» **The task**:
Reproduce the whole post about PyGotham 2016 below, word for word.

Selected passage START

Post written by Lucia Palova:

PyGotham 2016 – A peek into the world of data

Thanks to WiMLDS, I attended the PyGotham 2106 conference this year. The two-day event hosted about eighty excellent talks with topics ranging from getting and handling data (for example, Tracy Osborn’s Design for Non-Designers, Adrian Cruz’s Push Data, Pull Data, Present Data, Stevie Slloterback’s Introduction to BeautifulSoup, or David Baumgold’s Advanced Git), special interest topics like Making Games (Piper Thunstrom’s step-by-step guide – my favorite), to the hot topics in machine learning, including neural networks (Mike Craig’s Introduction to TensorFlow, Eric Schles’ walk-though on neural nets), Mike Williams’ text summarization and NLP tools, vector space models (Tim Schmeier’s music data analysis), or Jessica Forde’s Introduction to Reinforcement Learning.

See the (upcoming) PyGotham 2016 videos for more details!

Selected passage END
Supplied material START

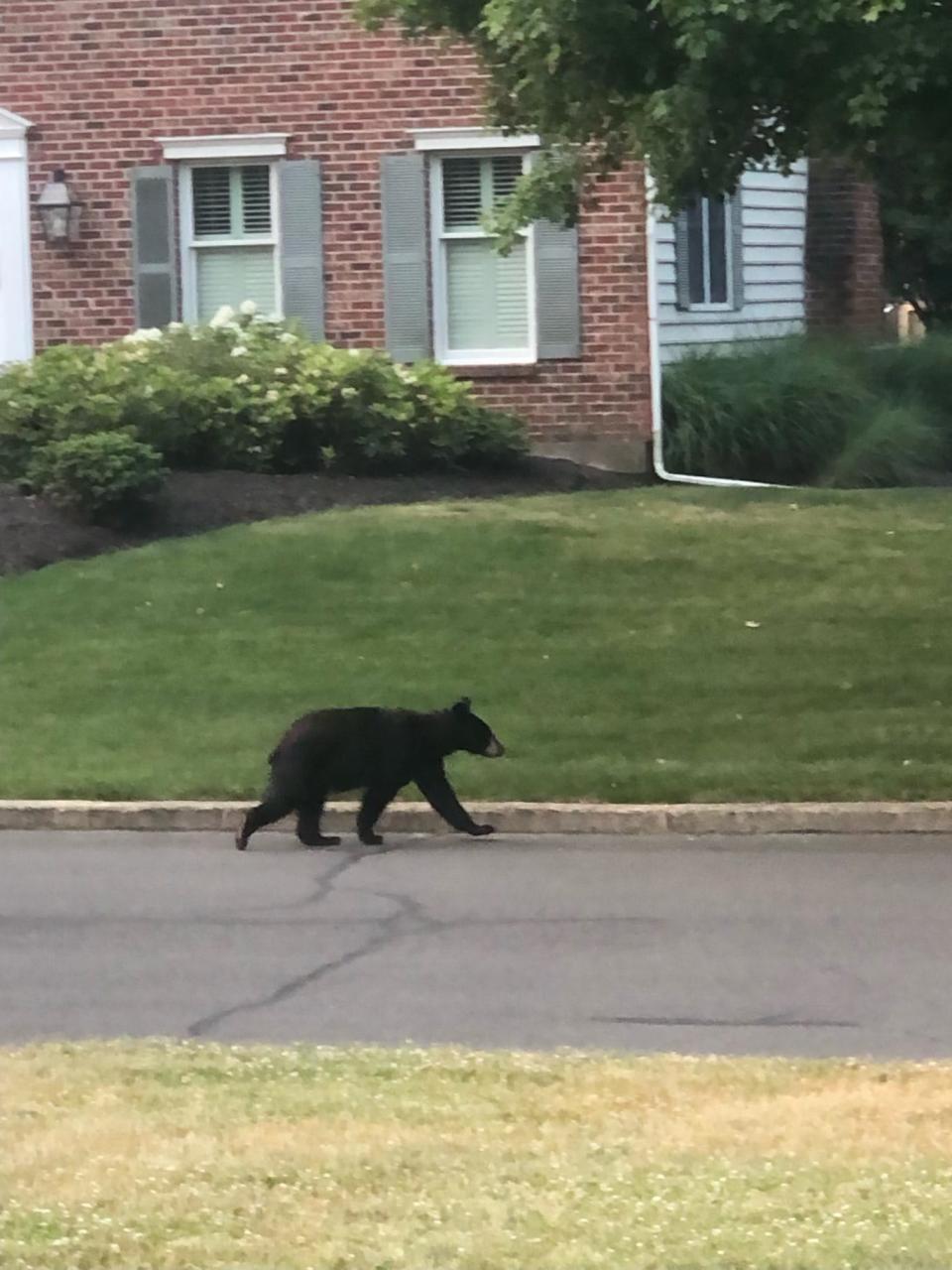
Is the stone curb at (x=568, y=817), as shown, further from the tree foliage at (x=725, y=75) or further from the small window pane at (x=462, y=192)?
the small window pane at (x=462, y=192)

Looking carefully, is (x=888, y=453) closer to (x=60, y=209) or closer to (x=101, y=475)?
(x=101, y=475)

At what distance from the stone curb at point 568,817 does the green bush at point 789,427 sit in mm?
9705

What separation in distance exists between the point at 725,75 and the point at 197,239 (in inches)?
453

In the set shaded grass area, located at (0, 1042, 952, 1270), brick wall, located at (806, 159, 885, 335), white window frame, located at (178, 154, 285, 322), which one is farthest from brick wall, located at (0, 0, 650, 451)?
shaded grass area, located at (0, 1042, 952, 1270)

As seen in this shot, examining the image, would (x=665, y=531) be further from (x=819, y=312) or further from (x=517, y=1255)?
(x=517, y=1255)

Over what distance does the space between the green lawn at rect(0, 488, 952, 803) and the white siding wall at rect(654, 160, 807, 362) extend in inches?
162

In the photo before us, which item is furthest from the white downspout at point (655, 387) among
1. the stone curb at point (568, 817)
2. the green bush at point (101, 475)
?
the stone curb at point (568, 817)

Supplied material END
Supplied material START

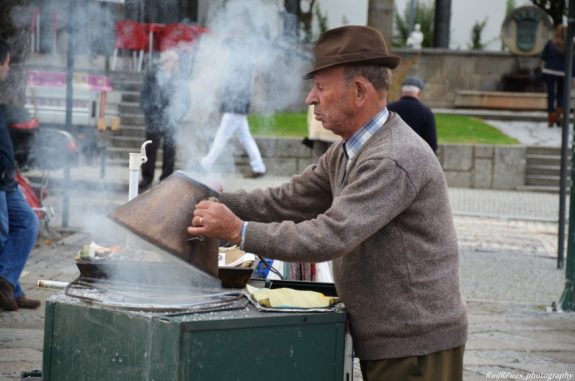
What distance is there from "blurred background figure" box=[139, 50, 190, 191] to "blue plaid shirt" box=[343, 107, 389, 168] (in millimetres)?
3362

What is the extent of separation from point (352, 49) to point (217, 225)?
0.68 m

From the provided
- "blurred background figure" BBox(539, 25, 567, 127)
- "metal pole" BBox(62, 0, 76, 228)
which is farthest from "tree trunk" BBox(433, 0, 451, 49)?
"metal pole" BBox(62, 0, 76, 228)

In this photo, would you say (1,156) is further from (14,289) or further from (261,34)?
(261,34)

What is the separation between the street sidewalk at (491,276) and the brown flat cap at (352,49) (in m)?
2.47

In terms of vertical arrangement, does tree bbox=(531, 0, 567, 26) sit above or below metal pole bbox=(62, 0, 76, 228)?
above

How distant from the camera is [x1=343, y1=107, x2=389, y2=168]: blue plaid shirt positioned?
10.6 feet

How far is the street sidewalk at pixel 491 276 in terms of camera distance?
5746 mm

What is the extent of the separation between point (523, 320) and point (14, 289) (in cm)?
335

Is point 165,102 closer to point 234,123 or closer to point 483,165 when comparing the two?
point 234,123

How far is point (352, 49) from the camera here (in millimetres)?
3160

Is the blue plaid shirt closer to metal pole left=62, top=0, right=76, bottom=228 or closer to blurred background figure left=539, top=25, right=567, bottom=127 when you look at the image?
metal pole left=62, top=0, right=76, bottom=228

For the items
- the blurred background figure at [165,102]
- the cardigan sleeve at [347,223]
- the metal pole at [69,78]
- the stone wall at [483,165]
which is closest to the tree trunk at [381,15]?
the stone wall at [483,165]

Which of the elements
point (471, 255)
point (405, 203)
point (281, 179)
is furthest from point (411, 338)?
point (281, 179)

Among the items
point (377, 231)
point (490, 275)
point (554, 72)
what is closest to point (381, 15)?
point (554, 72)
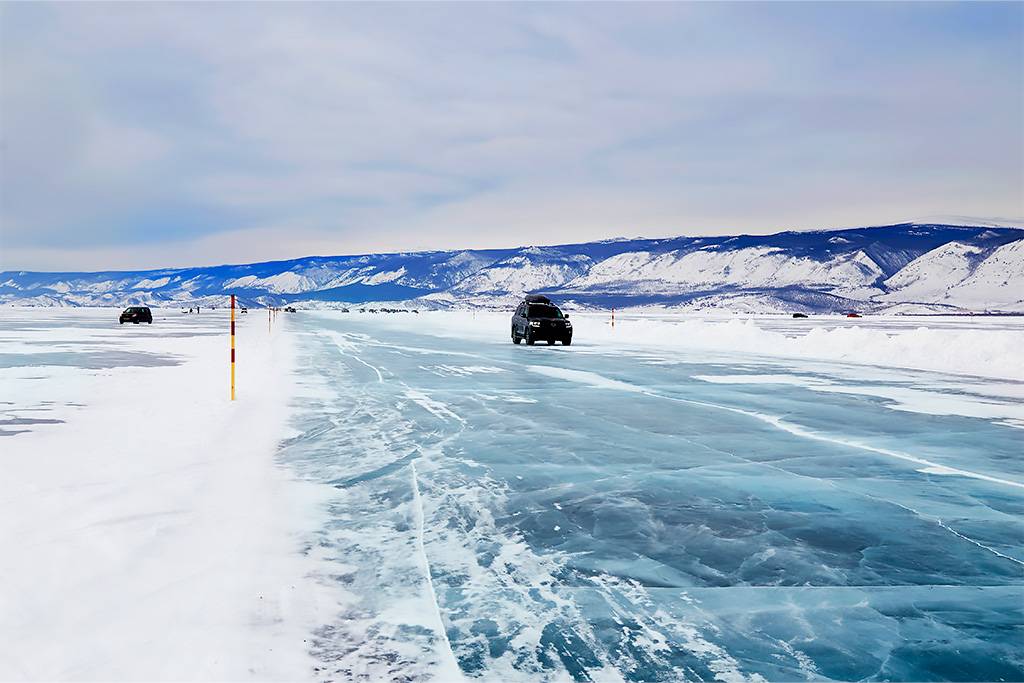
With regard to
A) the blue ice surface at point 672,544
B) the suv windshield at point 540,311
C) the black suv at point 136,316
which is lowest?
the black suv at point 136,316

Supplied material END

» **Task output**:
Post written by Lucia Palova:

PyGotham 2016 – A peek into the world of data

Thanks to WiMLDS, I attended the PyGotham 2106 conference this year. The two-day event hosted about eighty excellent talks with topics ranging from getting and handling data (for example, Tracy Osborn’s Design for Non-Designers, Adrian Cruz’s Push Data, Pull Data, Present Data, Stevie Slloterback’s Introduction to BeautifulSoup, or David Baumgold’s Advanced Git), special interest topics like Making Games (Piper Thunstrom’s step-by-step guide – my favorite), to the hot topics in machine learning, including neural networks (Mike Craig’s Introduction to TensorFlow, Eric Schles’ walk-though on neural nets), Mike Williams’ text summarization and NLP tools, vector space models (Tim Schmeier’s music data analysis), or Jessica Forde’s Introduction to Reinforcement Learning.

See the (upcoming) PyGotham 2016 videos for more details!